• Study text

- - - -

CXXC5 stabilizes DNA methylation patterns in mouse embryonic stem cells [RNA-seq]

Mammalian genomes encode a family of 12 proteins that contain a CXXC zinc finger domain. These domains are known to bind to unmethylated DNA sequences rich in CpG dinucleotides. Most members of this family are large multi-domain proteins that function in the control of DNA methylation and histone methylation patterns. CXXC5 is a smaller member of the family, along with its closest homologue CXXC4. These two proteins lack known catalytic domains. Here we have characterized CXXC5 in mouse embryonic stem (ES) cells. We show that CXXC5 is a nuclear protein that interacts with 5-methylcytosine oxidases (TET proteins). Removal of CXXC5 from ES cells leads to very few changes in gene expression. CXXC5 extensively colocalizes with TET1 and TET2 at CpG islands. CXXC5 inactivation leads to a substantial reduction of DNA methylation levels that affects all genomic compartments including genic and intergenic regions and CpG island shores. No hypermethylation of CpG islands was observed. We propose a model in which CXXC5 serves as an anchor for TET proteins at CpG islands. In the absence of CXXC5, the 5-methylcytosine oxidases become dislodged from CpG islands and are enabled to induce genome-scale DNA demethylation. Thus, CXXC5 serves as a stabilizer of DNA methylation patterns. Overall design: To gain insight into a role of CXXC5 in mouse embryonic stem cells, we established CXXC5 single or CXXC4 and CXXC5 double knockout mES clones by CRISPR/Cas9 system and observed gene expression profile through RNA-seq.

- - - -

• Dataset content
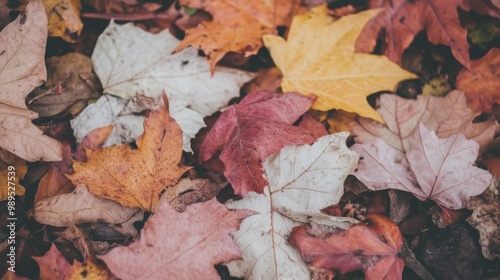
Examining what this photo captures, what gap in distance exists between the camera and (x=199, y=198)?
1409 millimetres

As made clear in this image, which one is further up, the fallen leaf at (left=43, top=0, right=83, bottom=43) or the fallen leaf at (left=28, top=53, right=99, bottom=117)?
the fallen leaf at (left=43, top=0, right=83, bottom=43)

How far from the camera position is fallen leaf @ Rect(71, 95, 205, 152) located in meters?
1.50

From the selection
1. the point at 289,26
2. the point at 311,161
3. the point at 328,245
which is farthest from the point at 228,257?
the point at 289,26

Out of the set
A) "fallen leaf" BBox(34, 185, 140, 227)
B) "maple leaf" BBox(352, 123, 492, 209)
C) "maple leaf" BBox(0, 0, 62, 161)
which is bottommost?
"fallen leaf" BBox(34, 185, 140, 227)

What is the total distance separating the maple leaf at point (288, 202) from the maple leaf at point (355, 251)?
0.17ft

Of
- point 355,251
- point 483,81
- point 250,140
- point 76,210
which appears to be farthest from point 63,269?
point 483,81

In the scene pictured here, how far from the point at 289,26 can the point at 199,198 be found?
97 centimetres

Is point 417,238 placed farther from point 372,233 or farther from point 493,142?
point 493,142

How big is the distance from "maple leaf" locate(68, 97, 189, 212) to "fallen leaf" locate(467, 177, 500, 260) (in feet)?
3.84

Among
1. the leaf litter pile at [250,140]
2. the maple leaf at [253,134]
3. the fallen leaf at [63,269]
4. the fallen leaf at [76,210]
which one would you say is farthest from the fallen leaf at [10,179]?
the maple leaf at [253,134]

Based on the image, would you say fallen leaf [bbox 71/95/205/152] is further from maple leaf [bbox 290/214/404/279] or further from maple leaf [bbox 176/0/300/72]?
maple leaf [bbox 290/214/404/279]

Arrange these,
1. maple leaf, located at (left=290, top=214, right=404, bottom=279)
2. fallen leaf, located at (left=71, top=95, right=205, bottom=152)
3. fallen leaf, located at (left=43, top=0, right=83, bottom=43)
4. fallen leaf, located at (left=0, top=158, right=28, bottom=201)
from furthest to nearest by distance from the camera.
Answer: fallen leaf, located at (left=43, top=0, right=83, bottom=43) < fallen leaf, located at (left=71, top=95, right=205, bottom=152) < fallen leaf, located at (left=0, top=158, right=28, bottom=201) < maple leaf, located at (left=290, top=214, right=404, bottom=279)

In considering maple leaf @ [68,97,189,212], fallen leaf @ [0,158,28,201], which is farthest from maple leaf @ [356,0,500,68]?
fallen leaf @ [0,158,28,201]

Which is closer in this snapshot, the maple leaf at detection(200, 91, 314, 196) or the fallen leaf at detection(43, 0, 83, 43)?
the maple leaf at detection(200, 91, 314, 196)
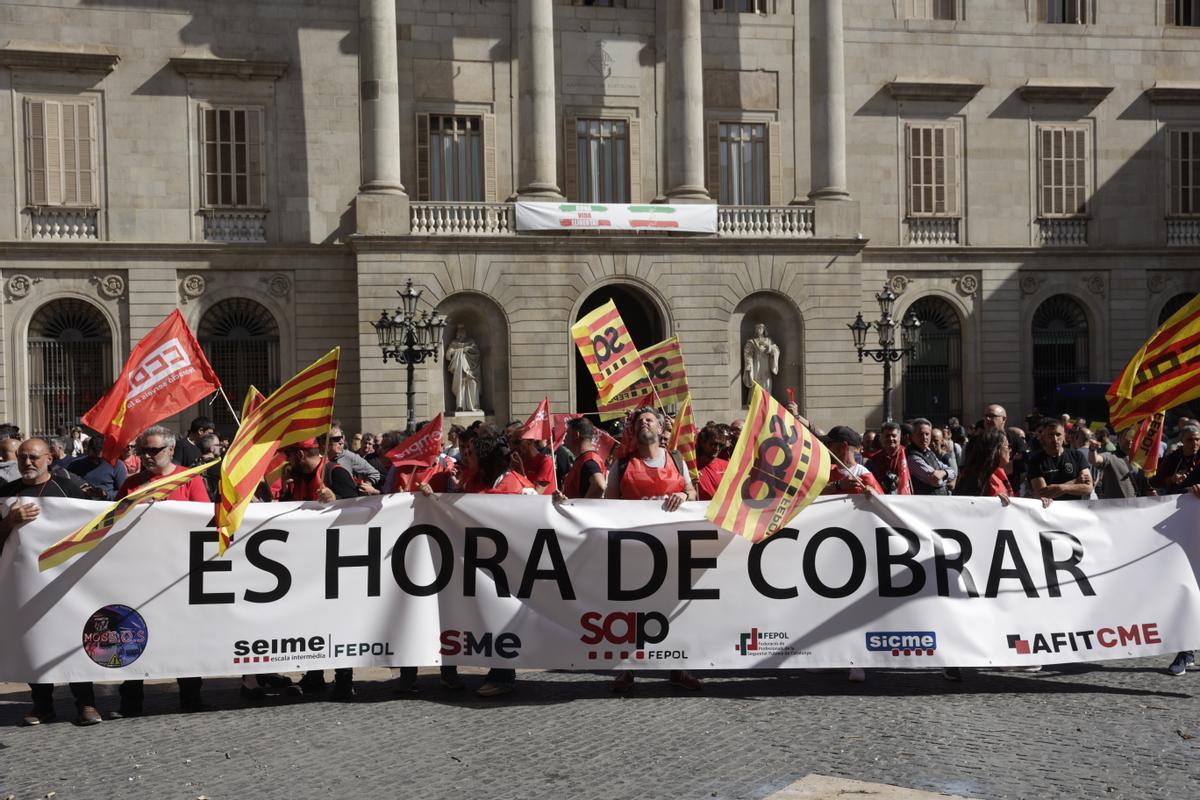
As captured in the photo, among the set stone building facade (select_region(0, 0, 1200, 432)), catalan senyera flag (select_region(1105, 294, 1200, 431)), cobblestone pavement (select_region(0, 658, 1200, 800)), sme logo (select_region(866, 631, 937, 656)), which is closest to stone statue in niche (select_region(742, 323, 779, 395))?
stone building facade (select_region(0, 0, 1200, 432))

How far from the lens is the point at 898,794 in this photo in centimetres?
682

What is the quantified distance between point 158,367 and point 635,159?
68.9 ft

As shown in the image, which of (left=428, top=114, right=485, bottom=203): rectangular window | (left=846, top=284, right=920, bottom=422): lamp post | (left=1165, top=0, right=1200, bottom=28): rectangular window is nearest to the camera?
(left=846, top=284, right=920, bottom=422): lamp post

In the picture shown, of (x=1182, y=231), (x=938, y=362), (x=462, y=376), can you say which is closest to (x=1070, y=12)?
(x=1182, y=231)

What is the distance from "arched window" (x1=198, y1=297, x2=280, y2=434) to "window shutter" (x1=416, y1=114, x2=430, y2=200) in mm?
4524

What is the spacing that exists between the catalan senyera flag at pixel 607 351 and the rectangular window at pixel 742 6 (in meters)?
18.8

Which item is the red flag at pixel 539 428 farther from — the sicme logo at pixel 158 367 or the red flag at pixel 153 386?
the sicme logo at pixel 158 367

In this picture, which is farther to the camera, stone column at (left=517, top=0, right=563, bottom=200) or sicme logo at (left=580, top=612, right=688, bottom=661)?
stone column at (left=517, top=0, right=563, bottom=200)

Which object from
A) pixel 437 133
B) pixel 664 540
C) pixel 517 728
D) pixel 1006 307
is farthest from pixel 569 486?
pixel 1006 307

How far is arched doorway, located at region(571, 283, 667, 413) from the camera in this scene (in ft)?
97.2

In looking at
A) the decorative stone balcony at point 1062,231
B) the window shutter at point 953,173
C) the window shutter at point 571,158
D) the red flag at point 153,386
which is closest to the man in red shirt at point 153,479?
the red flag at point 153,386

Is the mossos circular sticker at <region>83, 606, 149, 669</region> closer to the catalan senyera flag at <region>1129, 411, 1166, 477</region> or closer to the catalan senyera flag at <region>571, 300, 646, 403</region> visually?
the catalan senyera flag at <region>571, 300, 646, 403</region>

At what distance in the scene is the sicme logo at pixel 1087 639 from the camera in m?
9.28

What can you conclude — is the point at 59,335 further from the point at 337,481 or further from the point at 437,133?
the point at 337,481
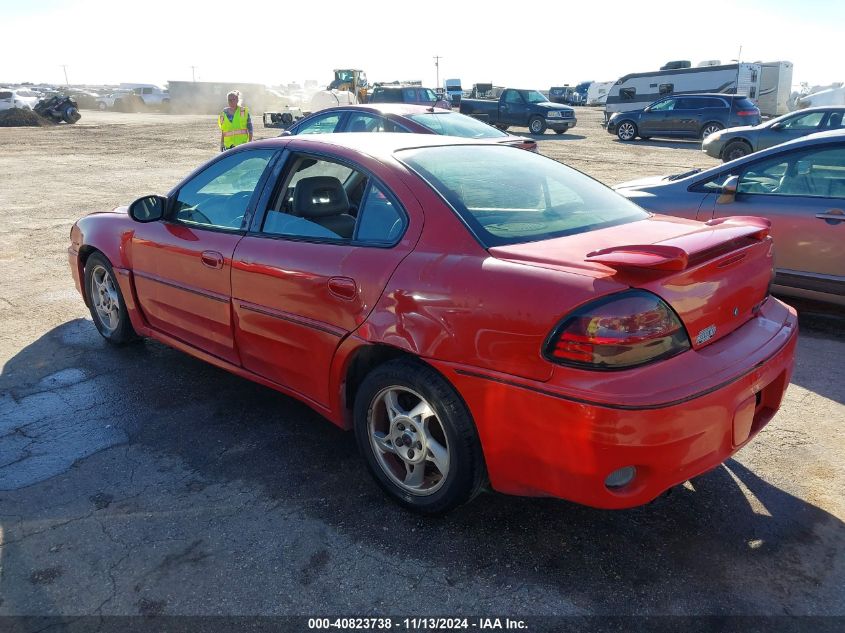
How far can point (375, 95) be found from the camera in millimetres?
24938

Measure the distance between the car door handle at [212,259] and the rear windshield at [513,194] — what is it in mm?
1174

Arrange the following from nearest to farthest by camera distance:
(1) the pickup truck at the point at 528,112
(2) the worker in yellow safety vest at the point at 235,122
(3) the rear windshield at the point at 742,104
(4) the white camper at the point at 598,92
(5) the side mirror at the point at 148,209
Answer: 1. (5) the side mirror at the point at 148,209
2. (2) the worker in yellow safety vest at the point at 235,122
3. (3) the rear windshield at the point at 742,104
4. (1) the pickup truck at the point at 528,112
5. (4) the white camper at the point at 598,92

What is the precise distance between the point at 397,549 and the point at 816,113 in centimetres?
1603

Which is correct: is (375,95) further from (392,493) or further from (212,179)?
(392,493)

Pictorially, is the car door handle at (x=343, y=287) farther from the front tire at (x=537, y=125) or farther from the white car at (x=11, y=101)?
the white car at (x=11, y=101)

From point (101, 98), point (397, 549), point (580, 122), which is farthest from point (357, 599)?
point (101, 98)

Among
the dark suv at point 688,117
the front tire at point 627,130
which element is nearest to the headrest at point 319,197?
the dark suv at point 688,117

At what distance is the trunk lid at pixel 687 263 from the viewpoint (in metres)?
2.42

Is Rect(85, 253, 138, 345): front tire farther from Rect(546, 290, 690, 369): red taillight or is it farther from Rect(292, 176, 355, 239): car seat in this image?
Rect(546, 290, 690, 369): red taillight

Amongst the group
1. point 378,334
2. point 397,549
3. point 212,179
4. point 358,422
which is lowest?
point 397,549

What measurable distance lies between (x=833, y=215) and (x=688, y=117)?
762 inches

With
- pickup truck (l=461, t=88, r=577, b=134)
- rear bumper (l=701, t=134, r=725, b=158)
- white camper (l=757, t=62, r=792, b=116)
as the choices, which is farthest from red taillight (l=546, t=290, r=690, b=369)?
white camper (l=757, t=62, r=792, b=116)

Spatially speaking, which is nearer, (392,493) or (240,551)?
(240,551)

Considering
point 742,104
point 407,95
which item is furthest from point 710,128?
point 407,95
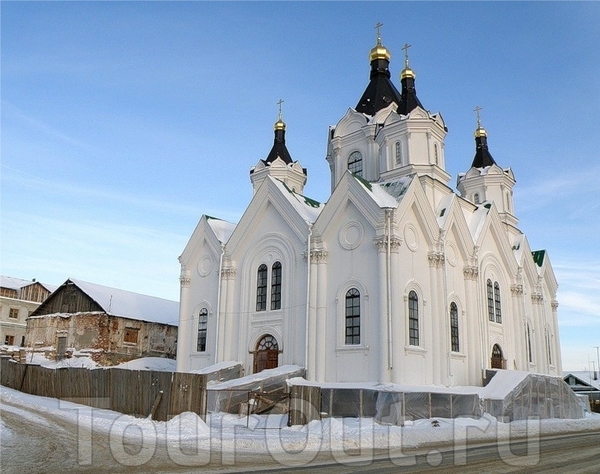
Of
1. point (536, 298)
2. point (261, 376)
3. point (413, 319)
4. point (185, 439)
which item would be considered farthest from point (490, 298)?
point (185, 439)

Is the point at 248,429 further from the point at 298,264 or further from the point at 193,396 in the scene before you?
the point at 298,264

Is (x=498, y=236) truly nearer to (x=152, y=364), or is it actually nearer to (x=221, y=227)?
(x=221, y=227)

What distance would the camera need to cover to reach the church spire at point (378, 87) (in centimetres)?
3572

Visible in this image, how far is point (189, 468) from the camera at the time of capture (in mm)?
10477

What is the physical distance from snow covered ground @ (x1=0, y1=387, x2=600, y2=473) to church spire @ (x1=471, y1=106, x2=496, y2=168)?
23349mm

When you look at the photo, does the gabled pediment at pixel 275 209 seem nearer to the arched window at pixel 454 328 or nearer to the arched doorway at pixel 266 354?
the arched doorway at pixel 266 354

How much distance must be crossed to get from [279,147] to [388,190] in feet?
46.7

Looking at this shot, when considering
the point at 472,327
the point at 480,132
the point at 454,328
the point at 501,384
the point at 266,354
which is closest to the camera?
the point at 501,384

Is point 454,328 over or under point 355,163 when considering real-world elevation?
under

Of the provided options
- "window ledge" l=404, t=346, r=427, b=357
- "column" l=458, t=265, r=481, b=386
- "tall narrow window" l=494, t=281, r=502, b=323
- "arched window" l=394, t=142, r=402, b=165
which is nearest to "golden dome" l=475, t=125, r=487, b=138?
"arched window" l=394, t=142, r=402, b=165

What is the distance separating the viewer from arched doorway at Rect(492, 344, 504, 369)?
104 ft

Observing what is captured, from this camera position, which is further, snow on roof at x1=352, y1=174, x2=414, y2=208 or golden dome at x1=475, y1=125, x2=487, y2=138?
golden dome at x1=475, y1=125, x2=487, y2=138

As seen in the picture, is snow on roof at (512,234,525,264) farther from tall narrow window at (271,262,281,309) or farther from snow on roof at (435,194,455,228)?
tall narrow window at (271,262,281,309)

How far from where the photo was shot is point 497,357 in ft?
105
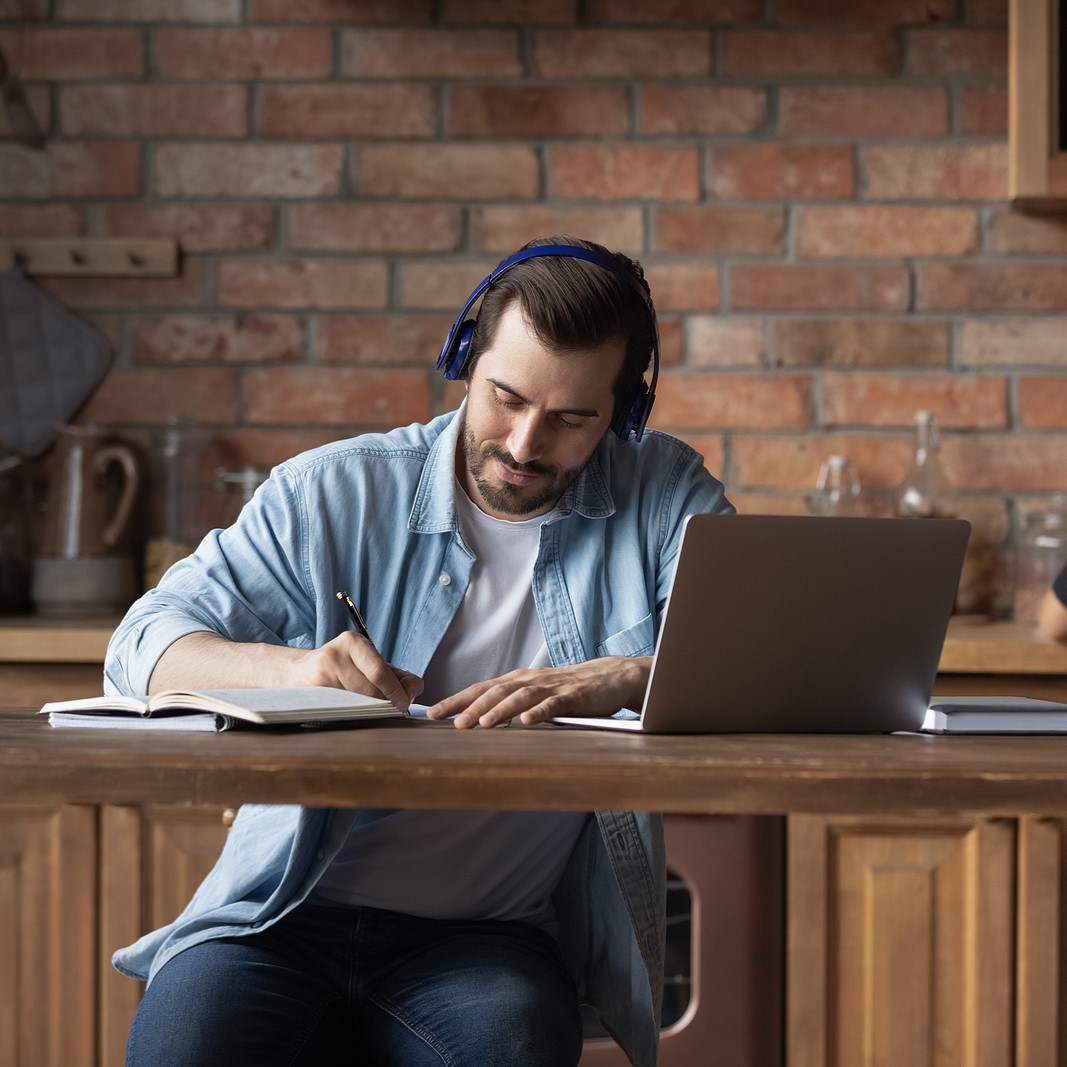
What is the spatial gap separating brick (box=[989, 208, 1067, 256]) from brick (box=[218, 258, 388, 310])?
3.75 ft

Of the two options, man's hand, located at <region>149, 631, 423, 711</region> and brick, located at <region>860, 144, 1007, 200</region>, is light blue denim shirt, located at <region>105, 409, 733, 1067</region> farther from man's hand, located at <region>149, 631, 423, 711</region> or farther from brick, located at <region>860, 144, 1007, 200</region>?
brick, located at <region>860, 144, 1007, 200</region>

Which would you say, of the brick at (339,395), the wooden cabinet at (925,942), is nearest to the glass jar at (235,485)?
the brick at (339,395)

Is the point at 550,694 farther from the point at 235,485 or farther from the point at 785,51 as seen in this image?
the point at 785,51

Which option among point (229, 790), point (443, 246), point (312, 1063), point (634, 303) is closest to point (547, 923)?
point (312, 1063)

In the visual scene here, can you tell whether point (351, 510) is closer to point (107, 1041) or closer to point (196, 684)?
point (196, 684)

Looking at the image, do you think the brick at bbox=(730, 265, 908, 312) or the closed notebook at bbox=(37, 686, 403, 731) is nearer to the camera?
the closed notebook at bbox=(37, 686, 403, 731)

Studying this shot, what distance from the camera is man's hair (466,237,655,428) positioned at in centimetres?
139

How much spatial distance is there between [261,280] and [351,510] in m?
1.21

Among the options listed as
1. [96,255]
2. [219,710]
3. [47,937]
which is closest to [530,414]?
[219,710]

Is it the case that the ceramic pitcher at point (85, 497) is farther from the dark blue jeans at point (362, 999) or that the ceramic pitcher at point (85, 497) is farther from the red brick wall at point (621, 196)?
the dark blue jeans at point (362, 999)

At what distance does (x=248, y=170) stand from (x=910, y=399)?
1.31 m

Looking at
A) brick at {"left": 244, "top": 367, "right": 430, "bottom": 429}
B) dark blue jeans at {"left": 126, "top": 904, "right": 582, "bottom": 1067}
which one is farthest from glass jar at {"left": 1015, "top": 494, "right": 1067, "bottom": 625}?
dark blue jeans at {"left": 126, "top": 904, "right": 582, "bottom": 1067}

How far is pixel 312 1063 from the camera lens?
44.8 inches

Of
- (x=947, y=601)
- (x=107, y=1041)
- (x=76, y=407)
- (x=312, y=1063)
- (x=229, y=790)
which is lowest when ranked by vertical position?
(x=107, y=1041)
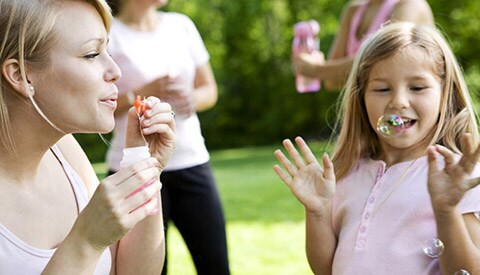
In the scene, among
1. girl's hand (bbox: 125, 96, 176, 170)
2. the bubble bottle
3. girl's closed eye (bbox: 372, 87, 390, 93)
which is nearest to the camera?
girl's hand (bbox: 125, 96, 176, 170)

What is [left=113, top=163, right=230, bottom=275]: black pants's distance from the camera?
3.43m

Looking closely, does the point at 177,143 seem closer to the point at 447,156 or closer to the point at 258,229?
the point at 447,156

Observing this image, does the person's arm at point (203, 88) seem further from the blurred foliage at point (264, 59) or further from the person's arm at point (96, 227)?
the blurred foliage at point (264, 59)

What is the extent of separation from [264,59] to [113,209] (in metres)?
21.2

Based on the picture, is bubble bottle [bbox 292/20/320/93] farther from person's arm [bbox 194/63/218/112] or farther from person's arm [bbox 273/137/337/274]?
person's arm [bbox 273/137/337/274]

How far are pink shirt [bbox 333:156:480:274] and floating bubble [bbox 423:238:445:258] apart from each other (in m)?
0.06

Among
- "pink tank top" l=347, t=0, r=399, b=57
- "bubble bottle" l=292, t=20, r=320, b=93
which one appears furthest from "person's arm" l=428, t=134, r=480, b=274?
"bubble bottle" l=292, t=20, r=320, b=93

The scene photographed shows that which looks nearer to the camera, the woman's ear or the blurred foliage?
the woman's ear

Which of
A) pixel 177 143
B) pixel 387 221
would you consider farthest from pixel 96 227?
pixel 177 143

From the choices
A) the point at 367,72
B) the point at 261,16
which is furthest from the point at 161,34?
the point at 261,16

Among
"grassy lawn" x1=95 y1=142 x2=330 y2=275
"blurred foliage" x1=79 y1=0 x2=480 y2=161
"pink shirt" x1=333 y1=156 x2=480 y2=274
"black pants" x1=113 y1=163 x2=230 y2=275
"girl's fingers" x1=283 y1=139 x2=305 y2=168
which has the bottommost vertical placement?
"blurred foliage" x1=79 y1=0 x2=480 y2=161

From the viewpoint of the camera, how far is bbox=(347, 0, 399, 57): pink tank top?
131 inches

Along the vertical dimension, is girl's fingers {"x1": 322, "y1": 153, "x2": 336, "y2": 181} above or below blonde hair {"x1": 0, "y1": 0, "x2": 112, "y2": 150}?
below

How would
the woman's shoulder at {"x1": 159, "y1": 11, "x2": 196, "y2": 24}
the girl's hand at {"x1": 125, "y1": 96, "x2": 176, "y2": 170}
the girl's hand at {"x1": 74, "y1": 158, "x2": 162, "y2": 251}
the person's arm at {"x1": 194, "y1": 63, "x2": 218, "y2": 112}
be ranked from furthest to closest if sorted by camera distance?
the person's arm at {"x1": 194, "y1": 63, "x2": 218, "y2": 112}
the woman's shoulder at {"x1": 159, "y1": 11, "x2": 196, "y2": 24}
the girl's hand at {"x1": 125, "y1": 96, "x2": 176, "y2": 170}
the girl's hand at {"x1": 74, "y1": 158, "x2": 162, "y2": 251}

- - - -

• Directions
**A.** Decide whether each statement agrees with the CXXC5 study summary above. For each, answer yes or no and quote the words of the summary that decide it.
(i) CXXC5 and CXXC4 lack known catalytic domains.
(ii) Removing CXXC5 from ES cells causes widespread changes in gene expression.
(iii) CXXC5 inactivation led to hypermethylation of CpG islands.
**B.** According to the CXXC5 study summary above, what system was used to establish the knockout mES clones?

• Solutions
**A.**
(i) Yes: "These two proteins lack known catalytic domains."
(ii) No: "Removal of CXXC5 from ES cells leads to very few changes in gene expression."
(iii) No: "No hypermethylation of CpG islands was observed."

**B.** The CRISPR/Cas9 system.